On July 6, 1997, at 0730 eastern standard time, a balloon, an Aerostar-Raven S-60-A, N3590H, was undamaged during a landing to an open field near Clyde, Ohio. The certificated commercial pilot and one passenger were not injured. A second passenger sustained a serious injury. Visual meteorological conditions prevailed for the flight that originated at Wolfcreek Park, Helena, Ohio, at 0630. The sightseeing flight was conducted under 14 CFR Part 91. Use your browsers 'back' function to return to synopsisReturn to Query Page
In a telephone interview, the pilot reported that the balloon had been aloft for approximately 1 hour. He said a site was chosen for a full-stop landing but was over flown due to winds. The pilot selected a second open field and performed a "positive landing." He stated that it was a standard maneuver and described a positive landing as "...a little harder than normal." The pilot said the balloon and basket were undamaged during the landing.
In a written statement, the pilot said:
"...we tried to land but [the] wind blew us east of our intended landing spot. The next good looking spot in our line of sight was a cut hay field. We had a level flight to the tree line bordering the field, [then] vented some air just after the tree line so the wind would not take us into the power lines about 100 yards down the field."
After landing, one of the two passengers complained of leg pain.

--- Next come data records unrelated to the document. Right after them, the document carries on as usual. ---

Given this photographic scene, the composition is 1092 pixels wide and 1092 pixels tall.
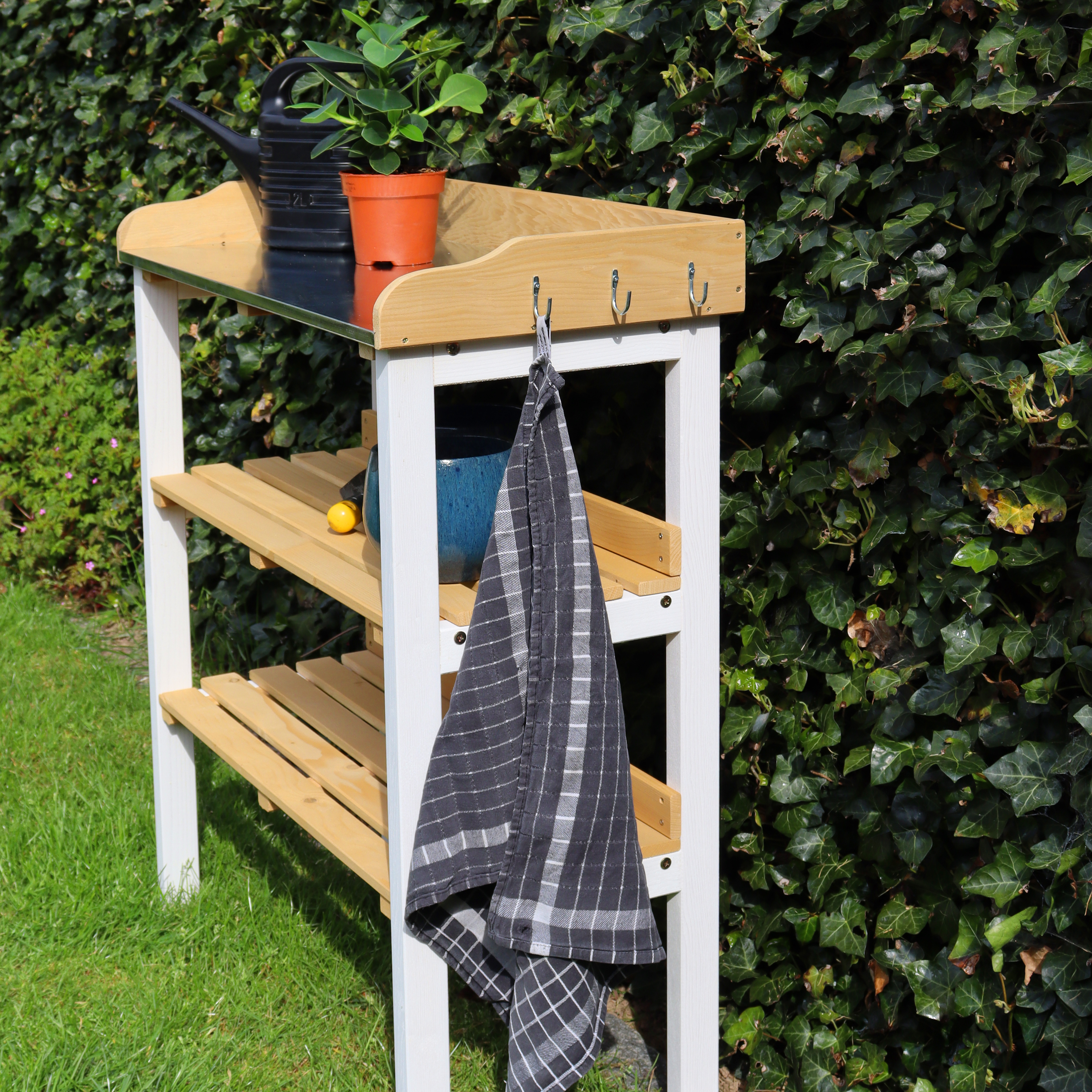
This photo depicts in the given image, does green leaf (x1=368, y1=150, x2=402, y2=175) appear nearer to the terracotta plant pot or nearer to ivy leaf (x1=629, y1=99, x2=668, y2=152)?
the terracotta plant pot

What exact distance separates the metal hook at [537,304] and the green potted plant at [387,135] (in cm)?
42

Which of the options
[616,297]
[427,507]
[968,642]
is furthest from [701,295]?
[968,642]

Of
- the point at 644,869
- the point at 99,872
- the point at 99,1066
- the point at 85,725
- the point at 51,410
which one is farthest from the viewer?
the point at 51,410

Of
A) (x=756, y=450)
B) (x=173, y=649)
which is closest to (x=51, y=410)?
(x=173, y=649)

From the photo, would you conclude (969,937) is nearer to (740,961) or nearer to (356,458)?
(740,961)

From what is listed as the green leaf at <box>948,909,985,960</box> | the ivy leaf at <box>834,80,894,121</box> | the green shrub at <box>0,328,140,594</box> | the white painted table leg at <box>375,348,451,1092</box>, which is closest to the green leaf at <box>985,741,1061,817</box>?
the green leaf at <box>948,909,985,960</box>

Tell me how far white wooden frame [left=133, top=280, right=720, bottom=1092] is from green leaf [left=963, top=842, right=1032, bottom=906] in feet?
1.26

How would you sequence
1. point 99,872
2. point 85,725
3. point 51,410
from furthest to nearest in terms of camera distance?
point 51,410
point 85,725
point 99,872

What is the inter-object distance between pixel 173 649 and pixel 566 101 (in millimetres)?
1313

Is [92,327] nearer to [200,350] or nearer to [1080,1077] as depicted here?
[200,350]

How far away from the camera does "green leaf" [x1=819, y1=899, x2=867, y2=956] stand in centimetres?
205

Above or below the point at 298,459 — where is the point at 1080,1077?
below

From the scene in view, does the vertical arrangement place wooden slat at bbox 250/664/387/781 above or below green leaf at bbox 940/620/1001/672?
below

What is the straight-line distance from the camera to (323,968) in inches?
101
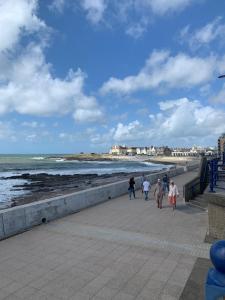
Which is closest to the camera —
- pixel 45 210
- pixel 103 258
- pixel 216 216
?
pixel 103 258

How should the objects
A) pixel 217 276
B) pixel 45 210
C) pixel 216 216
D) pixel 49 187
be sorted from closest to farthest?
1. pixel 217 276
2. pixel 216 216
3. pixel 45 210
4. pixel 49 187

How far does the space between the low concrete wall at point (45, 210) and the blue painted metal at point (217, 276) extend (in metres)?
6.86

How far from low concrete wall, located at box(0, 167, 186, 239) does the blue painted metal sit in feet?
22.5

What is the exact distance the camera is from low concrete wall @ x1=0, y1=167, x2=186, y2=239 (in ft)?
28.0

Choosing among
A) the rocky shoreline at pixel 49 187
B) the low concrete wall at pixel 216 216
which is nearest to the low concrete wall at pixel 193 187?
the low concrete wall at pixel 216 216

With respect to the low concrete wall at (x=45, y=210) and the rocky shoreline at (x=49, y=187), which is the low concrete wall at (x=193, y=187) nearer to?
the low concrete wall at (x=45, y=210)

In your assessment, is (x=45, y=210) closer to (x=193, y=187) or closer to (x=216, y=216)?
(x=216, y=216)

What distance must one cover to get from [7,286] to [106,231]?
400 centimetres

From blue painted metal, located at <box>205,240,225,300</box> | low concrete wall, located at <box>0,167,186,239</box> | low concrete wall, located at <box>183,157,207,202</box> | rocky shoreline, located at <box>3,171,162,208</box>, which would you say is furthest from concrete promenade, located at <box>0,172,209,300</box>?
rocky shoreline, located at <box>3,171,162,208</box>

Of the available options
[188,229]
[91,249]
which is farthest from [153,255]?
[188,229]

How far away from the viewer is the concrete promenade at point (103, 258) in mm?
5137

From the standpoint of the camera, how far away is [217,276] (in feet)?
8.68

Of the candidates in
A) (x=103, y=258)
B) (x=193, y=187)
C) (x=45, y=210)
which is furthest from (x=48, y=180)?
(x=103, y=258)

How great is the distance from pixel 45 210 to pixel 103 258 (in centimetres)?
399
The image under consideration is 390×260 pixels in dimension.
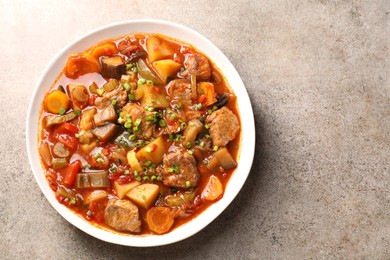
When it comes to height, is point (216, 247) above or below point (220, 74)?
below

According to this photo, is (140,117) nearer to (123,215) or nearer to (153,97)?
A: (153,97)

The passenger was transported to the hospital where a medical examination revealed she had sustained a broken leg.
According to a Federal Aviation Administration Aviation (FAA) Safety Inspector:
"The pilot stated that the balloon was drifting towards a high tension line and he decided to immediately land...The pilot executed a positive landing and the balloon struck the ground firmly."
In a telephone interview, one passenger reported he had purchased the balloon ride as a present to his wife on her birthday. He said it was the first hot air balloon trip for them both. The passenger said the flight was uneventful and that a "touch-and-go" landing was performed during the flight to familiarize them with the landing sequence. He and his wife were instructed to crouch with one foot planted on the floor of the basket with the other foot braced against the side of the basket facing the direction of travel. The passenger said the practice landing was smooth and the balloon climbed after it skimmed the ground.
The passenger said the pilot selected a spot for a full-stop landing but over flew it. He said the pilot selected a second spot but was unsure about the landing surface and was shouting questions into a hand-held radio to his ground crew to determine if the landing site was suitable. The passenger said he was uncomfortable with the continued descent while the pilot remained unsure about the landing site. He told the pilot, "This doesn't seem right." The pilot did not respond and continued the approach.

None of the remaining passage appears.